JAM-Flow enables unique cross-modal generation capabilities that showcase the flexibility of our joint audio-motion model. Due to size limitations, we present a selection of interesting cases below. Many more combinations are possible with our unified framework.
The most straightforward multimodal generation case. Given only text input, our model generates both synchronized audio and motion from scratch.

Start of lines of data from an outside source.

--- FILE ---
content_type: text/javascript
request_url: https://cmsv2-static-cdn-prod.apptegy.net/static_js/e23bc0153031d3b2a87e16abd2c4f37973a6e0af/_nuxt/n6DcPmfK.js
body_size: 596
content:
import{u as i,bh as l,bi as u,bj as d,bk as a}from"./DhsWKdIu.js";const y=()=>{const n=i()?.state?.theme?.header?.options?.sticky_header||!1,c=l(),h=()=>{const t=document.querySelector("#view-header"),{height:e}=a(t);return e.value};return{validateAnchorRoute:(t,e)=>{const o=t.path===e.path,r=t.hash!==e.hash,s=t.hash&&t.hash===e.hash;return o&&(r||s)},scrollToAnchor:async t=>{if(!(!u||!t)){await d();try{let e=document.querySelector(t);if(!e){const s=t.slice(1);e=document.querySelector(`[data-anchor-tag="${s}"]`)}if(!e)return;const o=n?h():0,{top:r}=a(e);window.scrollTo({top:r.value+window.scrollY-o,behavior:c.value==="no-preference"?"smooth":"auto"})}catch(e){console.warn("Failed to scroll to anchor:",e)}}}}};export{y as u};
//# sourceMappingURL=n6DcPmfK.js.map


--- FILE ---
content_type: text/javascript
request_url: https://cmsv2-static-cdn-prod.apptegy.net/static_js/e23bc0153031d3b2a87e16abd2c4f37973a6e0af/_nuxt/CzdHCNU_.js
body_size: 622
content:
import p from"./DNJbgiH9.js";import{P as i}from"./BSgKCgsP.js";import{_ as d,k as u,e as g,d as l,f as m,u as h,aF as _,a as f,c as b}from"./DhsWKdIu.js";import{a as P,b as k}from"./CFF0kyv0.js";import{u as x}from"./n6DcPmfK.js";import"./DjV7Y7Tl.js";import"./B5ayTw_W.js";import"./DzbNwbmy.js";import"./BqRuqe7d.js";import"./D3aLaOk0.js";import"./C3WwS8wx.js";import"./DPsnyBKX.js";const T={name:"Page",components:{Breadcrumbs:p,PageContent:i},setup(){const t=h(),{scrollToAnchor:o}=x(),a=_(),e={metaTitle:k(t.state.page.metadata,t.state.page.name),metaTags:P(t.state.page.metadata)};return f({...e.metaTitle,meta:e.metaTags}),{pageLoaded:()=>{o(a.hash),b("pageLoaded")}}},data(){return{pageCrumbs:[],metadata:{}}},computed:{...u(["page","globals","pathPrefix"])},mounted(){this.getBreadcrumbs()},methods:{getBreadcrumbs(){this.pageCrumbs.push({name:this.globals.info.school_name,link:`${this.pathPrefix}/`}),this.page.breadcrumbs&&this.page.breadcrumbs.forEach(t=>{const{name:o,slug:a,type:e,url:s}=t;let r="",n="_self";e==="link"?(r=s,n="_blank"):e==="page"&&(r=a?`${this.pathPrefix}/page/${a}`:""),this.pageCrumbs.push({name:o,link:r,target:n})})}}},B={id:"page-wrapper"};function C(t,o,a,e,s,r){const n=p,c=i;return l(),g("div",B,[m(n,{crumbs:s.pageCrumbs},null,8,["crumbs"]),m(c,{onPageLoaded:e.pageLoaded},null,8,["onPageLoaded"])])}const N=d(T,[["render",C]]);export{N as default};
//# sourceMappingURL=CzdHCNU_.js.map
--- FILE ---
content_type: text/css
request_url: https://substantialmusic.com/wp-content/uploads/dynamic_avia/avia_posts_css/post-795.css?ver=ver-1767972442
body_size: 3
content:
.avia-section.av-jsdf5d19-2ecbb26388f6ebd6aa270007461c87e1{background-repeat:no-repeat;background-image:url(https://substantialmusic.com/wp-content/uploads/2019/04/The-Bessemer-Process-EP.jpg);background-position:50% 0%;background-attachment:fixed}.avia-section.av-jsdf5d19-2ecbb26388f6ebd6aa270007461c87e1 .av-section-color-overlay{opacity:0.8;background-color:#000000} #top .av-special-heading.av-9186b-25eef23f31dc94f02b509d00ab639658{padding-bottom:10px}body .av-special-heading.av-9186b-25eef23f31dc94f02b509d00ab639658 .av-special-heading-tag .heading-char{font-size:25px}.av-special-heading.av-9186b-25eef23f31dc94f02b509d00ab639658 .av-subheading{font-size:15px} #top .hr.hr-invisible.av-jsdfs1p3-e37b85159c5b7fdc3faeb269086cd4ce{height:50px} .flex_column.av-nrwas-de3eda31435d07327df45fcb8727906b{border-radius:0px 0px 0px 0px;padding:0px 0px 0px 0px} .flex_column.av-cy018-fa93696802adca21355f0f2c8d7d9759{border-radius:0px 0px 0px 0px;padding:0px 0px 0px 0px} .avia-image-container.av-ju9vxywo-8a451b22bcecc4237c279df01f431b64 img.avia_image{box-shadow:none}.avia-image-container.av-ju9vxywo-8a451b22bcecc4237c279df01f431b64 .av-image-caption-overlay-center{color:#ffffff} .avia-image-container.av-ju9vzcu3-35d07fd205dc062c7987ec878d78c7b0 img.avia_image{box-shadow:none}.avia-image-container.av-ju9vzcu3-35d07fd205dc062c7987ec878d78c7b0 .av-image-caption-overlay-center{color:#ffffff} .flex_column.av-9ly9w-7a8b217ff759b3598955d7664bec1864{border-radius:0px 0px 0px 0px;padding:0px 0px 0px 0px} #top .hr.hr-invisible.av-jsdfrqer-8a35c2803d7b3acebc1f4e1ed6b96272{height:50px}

Similar to Case 1, but with added voice cloning capability. The model generates audio matching the reference speaker's voice characteristics while creating synchronized motion.
Samples coming soon...
This case demonstrates audio generation constrained by existing motion. To ensure temporal alignment between text and video length, we reorder the words from the original prompt rather than using entirely different content. For example: "JAM-Flow matches audio to video" becomes "Audio to video JAM-Flow matches". This maintains approximate text length while creating different semantic ordering, showcasing how our model adapts audio generation to fit frozen motion patterns with altered content.
An extreme case where the model must infer appropriate audio solely from motion patterns, without any text cues. Note: Without textual guidance, the model does not generate proper sentences or meaningful words. However, the generated audio still exhibits reasonable synchronization with lip movements, demonstrating the model's learned audio-visual correlations at a phonetic level rather than semantic level.
We present two categories of failure cases to provide transparent insight into current limitations of our approach. Understanding these boundaries is crucial for future improvements.
When there is significant length mismatch between input modalities (text, audio, motion), the model struggles to maintain proper lip-sync. While our model typically handles minor mismatches by generating natural interjections (sighs, "aha", "ahh", "oh"), severe length discrepancies can cause synchronization failures where lip movements no longer align with the generated audio or text content.
Our approach relies on LivePortrait base model for keypoint detection and warping. When LivePortrait fails to detect facial keypoints—particularly common with non-realistic images like flat cartoons or highly stylized artwork in image-to-video (I2V) setups—our model cannot generate proper motion. This fundamental dependency means that inputs outside LivePortrait's detection capabilities will result in suboptimal or failed generation.